The father Darwin replaced—inadequately, as he continued to feel even in his old age—was Dr. Robert Waring Darwin, an impressive man, 6 feet 2 inches tall, with broad shoulders and very corpulent, “the largest man whom I ever saw” (these and the following quotations are taken from The Autobiography of Charles Darwin, first published after his death in 1887). A highly successful physician in Shrewsbury, a medieval town in the West Midlands, just a few miles east of the Welsh border, Dr. Darwin was a kind man who could not bear to see a patient bleed, a “horror which he has transmitted to me.” Possessed of an extraordinary memory, he would never forget a date he had heard and remembered the day of birth, marriage, and death of any patient he had ever had. Dr. Darwin towered over Charles’s life, physically as well as mentally. For a while, Charles attended the Unitarian Church in Shrewsbury with his mother Susannah, the daughter of the famous porcelain manufacturer Josiah Wedgwood. But Susannah died when Charles was only eight. Growing up, young Darwin did much good fishing in the River Severn but did not apply himself in school where everyone considered him “a very ordinary boy.” In 1825, Dr. Darwin, tired of Charles’s lack of enthusiasm, sent him to Edinburgh University, where Charles did his best not to study medicine. He found the lectures intolerably dull and human anatomy disgusted him.

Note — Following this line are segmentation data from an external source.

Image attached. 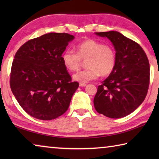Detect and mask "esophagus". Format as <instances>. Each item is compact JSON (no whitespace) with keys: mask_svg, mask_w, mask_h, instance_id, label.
<instances>
[{"mask_svg":"<svg viewBox=\"0 0 159 159\" xmlns=\"http://www.w3.org/2000/svg\"><path fill=\"white\" fill-rule=\"evenodd\" d=\"M79 86H80V87H85V86H86V84H85V83H80V84H79Z\"/></svg>","mask_w":159,"mask_h":159,"instance_id":"1","label":"esophagus"}]
</instances>
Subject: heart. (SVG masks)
Instances as JSON below:
<instances>
[{"instance_id":"obj_1","label":"heart","mask_w":159,"mask_h":159,"mask_svg":"<svg viewBox=\"0 0 159 159\" xmlns=\"http://www.w3.org/2000/svg\"><path fill=\"white\" fill-rule=\"evenodd\" d=\"M77 52L67 50L61 56L64 66L70 71H77L81 60L86 61L87 69L77 72L73 76L76 81L88 83L101 75L107 76L112 73L116 65V52L111 45L89 39L77 45Z\"/></svg>"}]
</instances>
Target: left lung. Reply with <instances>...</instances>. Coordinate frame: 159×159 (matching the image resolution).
Masks as SVG:
<instances>
[{"mask_svg": "<svg viewBox=\"0 0 159 159\" xmlns=\"http://www.w3.org/2000/svg\"><path fill=\"white\" fill-rule=\"evenodd\" d=\"M107 38L116 51L112 73L98 88L94 106L99 114L119 118L133 112L143 102L149 85V62L142 47L119 32L95 33Z\"/></svg>", "mask_w": 159, "mask_h": 159, "instance_id": "obj_1", "label": "left lung"}]
</instances>
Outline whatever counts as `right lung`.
Returning a JSON list of instances; mask_svg holds the SVG:
<instances>
[{
  "instance_id": "add662e5",
  "label": "right lung",
  "mask_w": 159,
  "mask_h": 159,
  "mask_svg": "<svg viewBox=\"0 0 159 159\" xmlns=\"http://www.w3.org/2000/svg\"><path fill=\"white\" fill-rule=\"evenodd\" d=\"M74 39L65 33L46 34L25 43L16 52L10 88L31 116L50 120L68 109L79 83L71 81L61 56Z\"/></svg>"
}]
</instances>
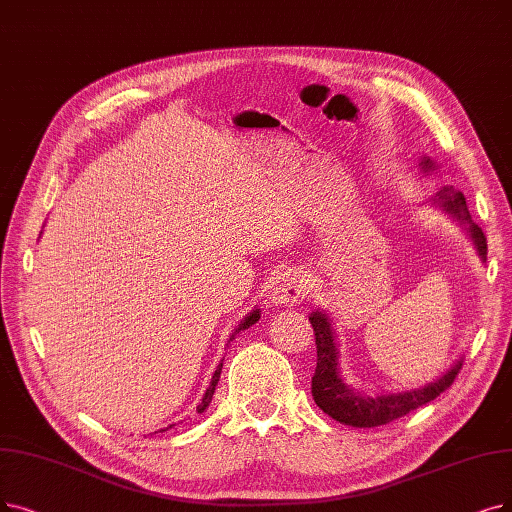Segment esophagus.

But he also developed a taste for natural history, dissecting little mollusks he found in tidal pools and even giving papers about his findings to the local natural history society. During visits to his Uncle Josiah Wedgwood’s estate in Staffordshire, he became so addicted to hunting that he would leave his boots open by his bed-side “when I went to bed so as not to lose half-a-minute in putting them on in the morning.”

So that he would not become an “idle sporting man,” Dr. Darwin arranged for Charles’s transfer to Cambridge University, where he was supposed to study for the ministry, the other acceptable career path (besides medicine) for a youth with some money and no overriding ambition to amount to anything. While at Christ Church, Darwin continued his natural history collecting, notably of beetles: “I can remember the exact appearance of certain posts, old trees, and banks where I made a good capture.” After his graduation, when the prospect of joining a surveying expedition to South America as an unpaid naturalist arose, Robert Darwin objected. But Uncle Josiah got out his horses and intervened. Mused Charles in his autobiography: “The Voyage of the Beagle has been by far the most important event in my life and has determined my whole career; yet it depended on so small a circumstance as my uncle offering to drive me 30 miles to Shrewsbury.”